The economics are not one-sided. Retail and restaurants gain, but agricultural operations that run on sunrise lose. Some researchers have measured a decline in stock market returns tied to the time change, though the finding is disputed, and there is no real consensus that daylight saving time itself is a net positive for output.

Where there is more agreement is on health costs. The American Academy of Sleep Medicine, backed by more than 20 medical and scientific groups, has pushed for permanent standard time instead, arguing that shifting clocks forward misaligns body clocks with solar time. One analysis put the annual economic cost of the resulting increase in heart attacks and strokes at roughly $626 million. Another estimated healthcare costs of permanent daylight saving time at $2.35 billion and productivity losses at 4.4 million workdays a year from fatigue and absenteeism. The House Rules Committee voted down an amendment on Tuesday that would have flipped the bill to permanent standard time.

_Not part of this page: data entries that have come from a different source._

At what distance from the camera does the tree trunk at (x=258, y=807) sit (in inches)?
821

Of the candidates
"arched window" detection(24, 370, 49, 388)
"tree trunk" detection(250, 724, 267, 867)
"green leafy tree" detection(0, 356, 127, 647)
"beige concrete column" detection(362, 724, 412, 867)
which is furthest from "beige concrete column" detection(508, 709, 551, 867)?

Rep. Mary Gay Scanlon, a Pennsylvania Democrat, warned that children would be walking to school in the dark and pointed to the country’s abandoned 1974 experiment with year-round daylight saving time, which Congress killed early after backlash over dark mornings.

The Senate problem

The bill needs 60 votes in the Senate, and that is where the last version died in reverse. The Senate passed a nearly identical measure by unanimous consent in 2022 and the House never took it up. This time the House has acted first.

Sen. Tom Cotton, an Arkansas Republican, blocked fast-tracking the bill last October and has not moved. A senior Hill aide said Tuesday that Cotton holds the same concerns and will ask Majority Leader John Thune not to bring the legislation to the floor, citing parts of the country where the sun would not come up until 9 a.m. Sen. Rick Scott of Florida is sponsoring the Senate version, and Sen. Patty Murray, a Washington Democrat who led earlier efforts, called on Thune to schedule a vote quickly.

President Donald Trump has said he would sign it. Nineteen states have already passed laws that would switch them to year-round daylight saving time the moment Congress allows it. For retailers, restaurant operators and tourism markets in those states, the clock is now a Senate floor decision.